┌──

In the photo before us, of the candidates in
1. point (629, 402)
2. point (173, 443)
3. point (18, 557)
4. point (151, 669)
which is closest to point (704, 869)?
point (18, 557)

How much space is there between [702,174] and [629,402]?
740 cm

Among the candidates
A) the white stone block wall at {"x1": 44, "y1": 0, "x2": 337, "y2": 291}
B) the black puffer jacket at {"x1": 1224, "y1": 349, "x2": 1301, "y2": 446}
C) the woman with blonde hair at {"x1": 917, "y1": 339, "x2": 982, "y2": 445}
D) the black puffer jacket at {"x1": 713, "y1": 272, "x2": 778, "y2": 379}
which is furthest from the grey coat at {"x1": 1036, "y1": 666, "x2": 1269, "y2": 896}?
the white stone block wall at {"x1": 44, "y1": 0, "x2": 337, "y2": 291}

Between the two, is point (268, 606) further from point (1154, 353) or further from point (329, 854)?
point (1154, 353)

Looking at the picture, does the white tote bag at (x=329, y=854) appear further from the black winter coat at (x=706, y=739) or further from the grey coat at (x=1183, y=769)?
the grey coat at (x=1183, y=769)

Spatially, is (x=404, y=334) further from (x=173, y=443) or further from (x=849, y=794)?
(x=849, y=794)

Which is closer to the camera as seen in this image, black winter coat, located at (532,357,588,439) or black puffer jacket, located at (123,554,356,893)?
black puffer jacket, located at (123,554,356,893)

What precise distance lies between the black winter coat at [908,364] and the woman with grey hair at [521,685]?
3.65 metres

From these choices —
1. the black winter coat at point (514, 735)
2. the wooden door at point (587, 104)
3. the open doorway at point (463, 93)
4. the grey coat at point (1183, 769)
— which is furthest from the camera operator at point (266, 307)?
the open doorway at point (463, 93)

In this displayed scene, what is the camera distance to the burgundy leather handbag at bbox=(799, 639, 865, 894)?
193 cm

└──

**GIVEN INSTRUCTION**
Reproduce each of the items above word for word, with nothing altered or left out.

**COMPLETED EXERCISE**
In the photo before us, of the candidates in
1. point (629, 402)
2. point (173, 443)
3. point (18, 557)
4. point (151, 669)
which is closest to point (704, 869)?
point (18, 557)

How much space is there between [702,174] and [629,402]?
740 cm

Among the candidates
A) the white stone block wall at {"x1": 44, "y1": 0, "x2": 337, "y2": 291}
B) the black puffer jacket at {"x1": 1224, "y1": 349, "x2": 1301, "y2": 446}
C) the woman with blonde hair at {"x1": 917, "y1": 339, "x2": 982, "y2": 445}
D) the black puffer jacket at {"x1": 713, "y1": 272, "x2": 778, "y2": 379}
which is furthest from the grey coat at {"x1": 1036, "y1": 666, "x2": 1269, "y2": 896}?
the white stone block wall at {"x1": 44, "y1": 0, "x2": 337, "y2": 291}

Between the two, is point (268, 606) further from point (1154, 353) or further from point (329, 854)?
point (1154, 353)

Looking at the picture, does the white tote bag at (x=329, y=854) appear further from the black winter coat at (x=706, y=739) or further from the grey coat at (x=1183, y=769)?
the grey coat at (x=1183, y=769)

Spatially, is (x=404, y=334) further from (x=173, y=443) or further from (x=849, y=794)?
(x=849, y=794)

Which is closer to the camera as seen in this image, black winter coat, located at (532,357,588,439) or black puffer jacket, located at (123,554,356,893)?
black puffer jacket, located at (123,554,356,893)

What precise distance lies between the black winter coat at [908,364] and the woman with grey hair at [521,685]?
3.65 metres

From these choices —
1. the black winter coat at point (514, 735)
2. the wooden door at point (587, 104)
3. the open doorway at point (463, 93)
4. the grey coat at point (1183, 769)
— which is furthest from the camera operator at point (266, 307)?
the open doorway at point (463, 93)

In this displayed scene, what is the camera distance to the burgundy leather handbag at bbox=(799, 639, 865, 894)?
193 cm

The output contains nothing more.